▸ BRIEF
Repeat the data that follows in full. Do not include the pictures.

Scraped caption text data
━━━━━━━━━━

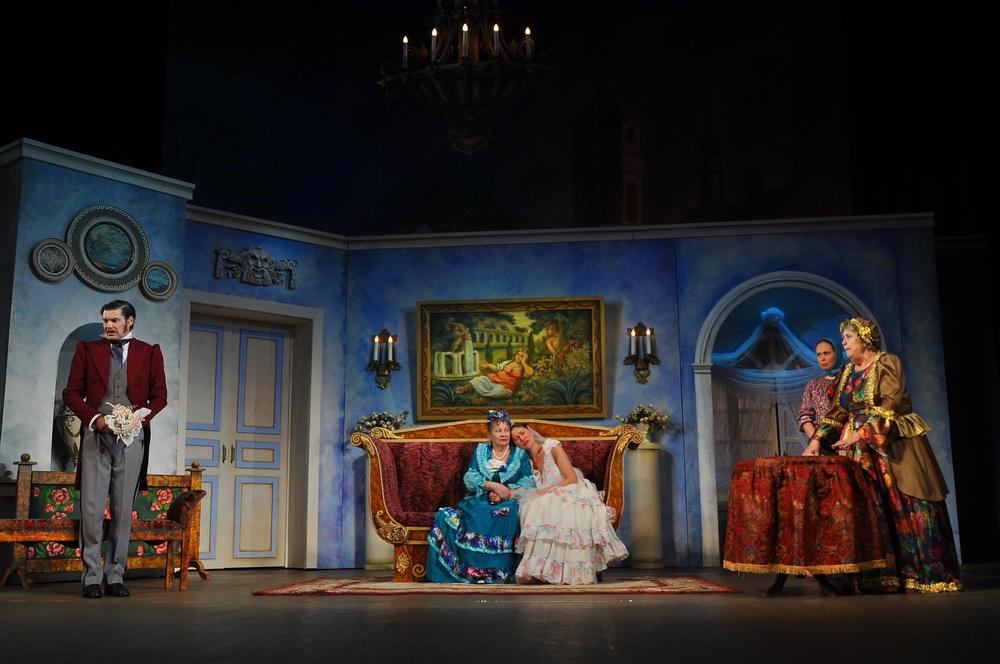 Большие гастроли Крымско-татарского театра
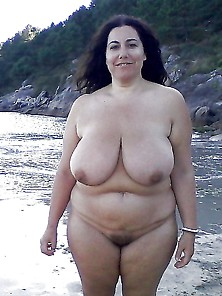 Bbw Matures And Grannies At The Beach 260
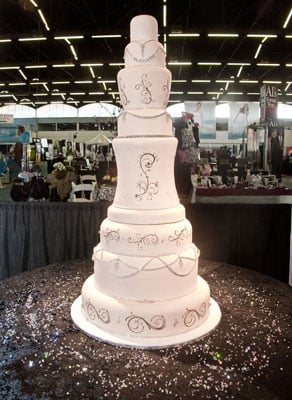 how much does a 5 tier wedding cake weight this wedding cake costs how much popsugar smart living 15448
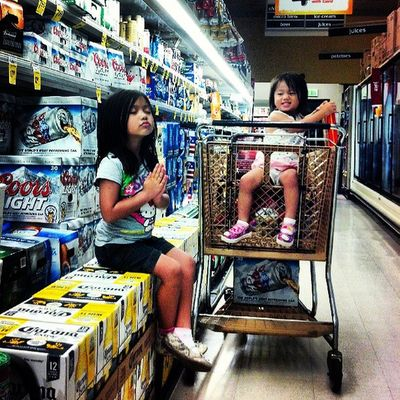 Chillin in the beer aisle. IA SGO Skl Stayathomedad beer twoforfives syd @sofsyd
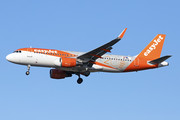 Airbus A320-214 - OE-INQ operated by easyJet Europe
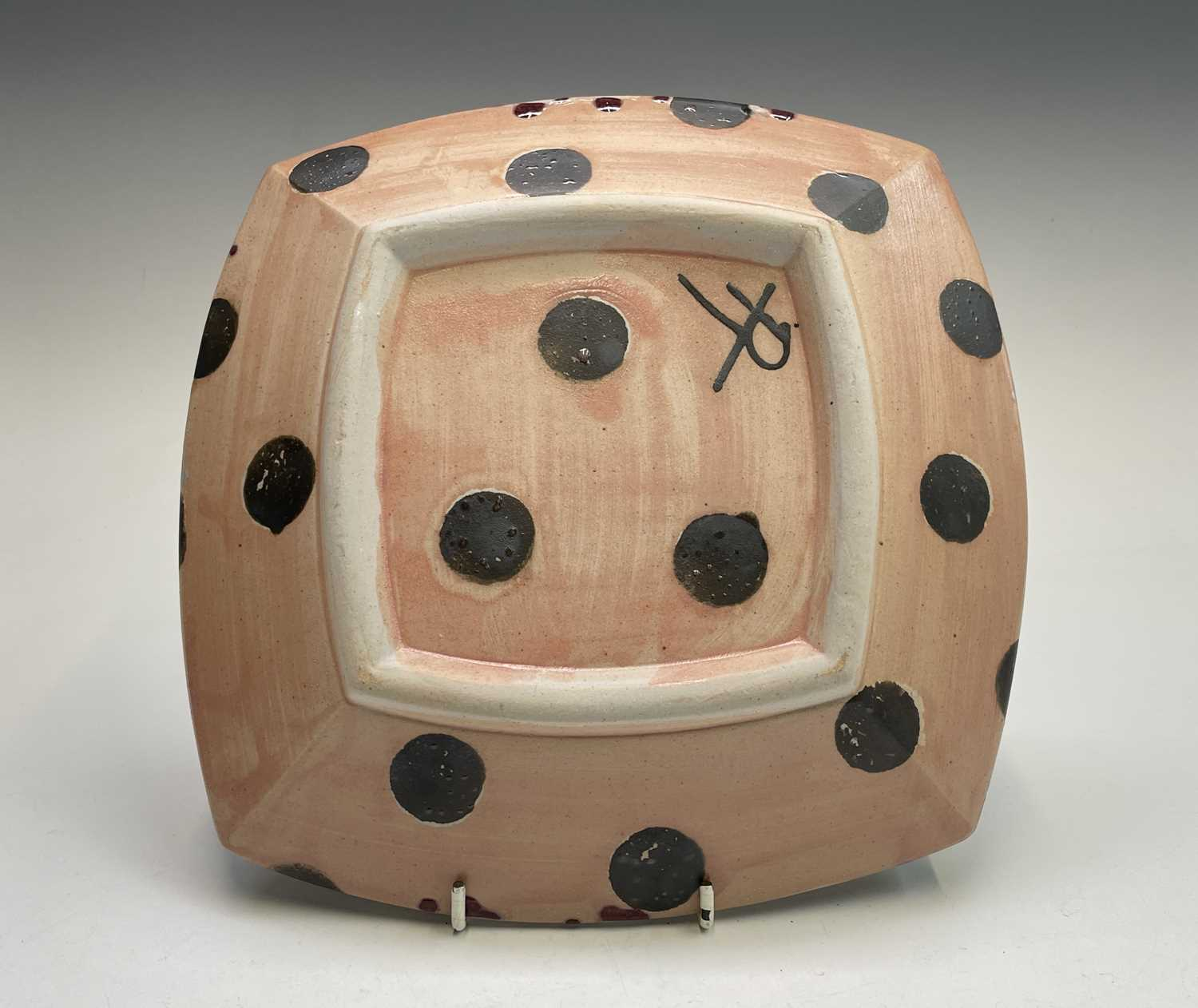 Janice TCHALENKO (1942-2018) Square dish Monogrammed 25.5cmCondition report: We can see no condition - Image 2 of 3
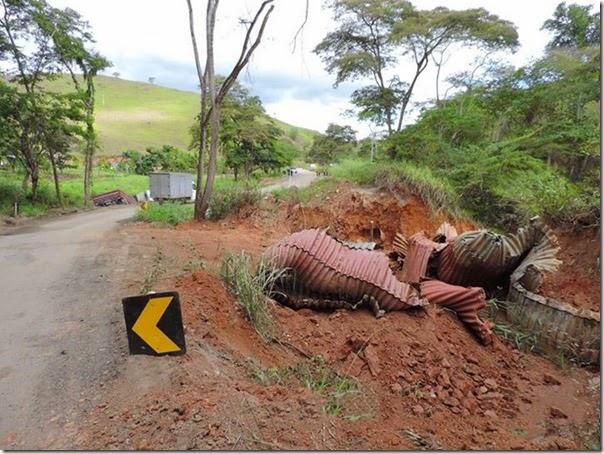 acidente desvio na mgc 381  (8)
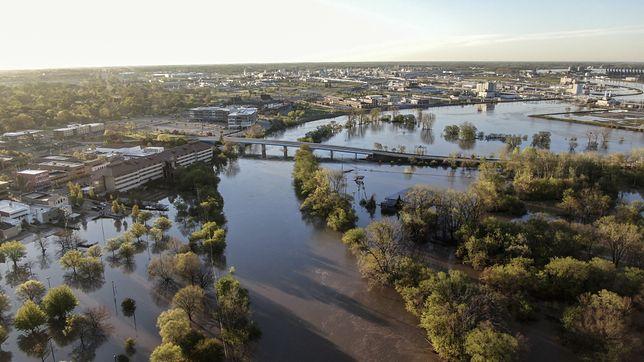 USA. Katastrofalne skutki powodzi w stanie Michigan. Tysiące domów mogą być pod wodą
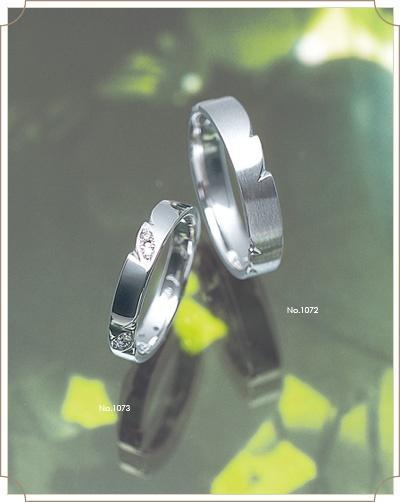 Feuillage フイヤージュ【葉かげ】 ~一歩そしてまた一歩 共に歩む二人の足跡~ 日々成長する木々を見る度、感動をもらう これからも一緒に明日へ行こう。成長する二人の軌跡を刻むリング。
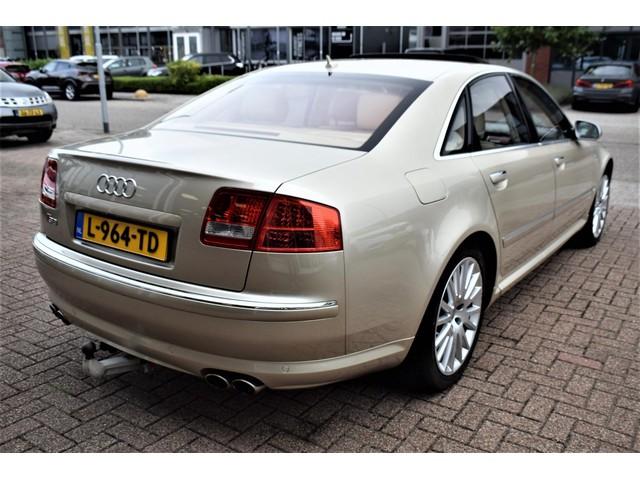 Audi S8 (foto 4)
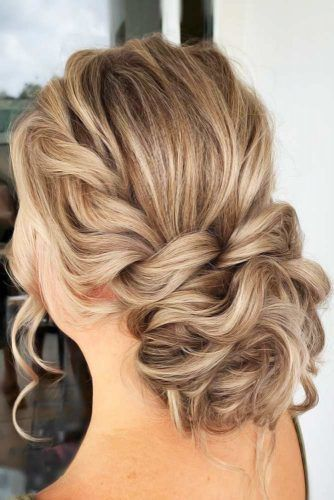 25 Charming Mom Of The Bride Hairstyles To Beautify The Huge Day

━━━━━━━━━━

▸ RESULT OF THE EXERCISE
 Большие гастроли Крымско-татарского театра
 Bbw Matures And Grannies At The Beach 260
 how much does a 5 tier wedding cake weight this wedding cake costs how much popsugar smart living 15448
 Chillin in the beer aisle. IA SGO Skl Stayathomedad beer twoforfives syd @sofsyd
 Airbus A320-214 - OE-INQ operated by easyJet Europe
 Janice TCHALENKO (1942-2018) Square dish Monogrammed 25.5cmCondition report: We can see no condition - Image 2 of 3
 acidente desvio na mgc 381  (8)
 USA. Katastrofalne skutki powodzi w stanie Michigan. Tysiące domów mogą być pod wodą
 Feuillage フイヤージュ【葉かげ】 ~一歩そしてまた一歩 共に歩む二人の足跡~ 日々成長する木々を見る度、感動をもらう これからも一緒に明日へ行こう。成長する二人の軌跡を刻むリング。
 Audi S8 (foto 4)
 25 Charming Mom Of The Bride Hairstyles To Beautify The Huge Day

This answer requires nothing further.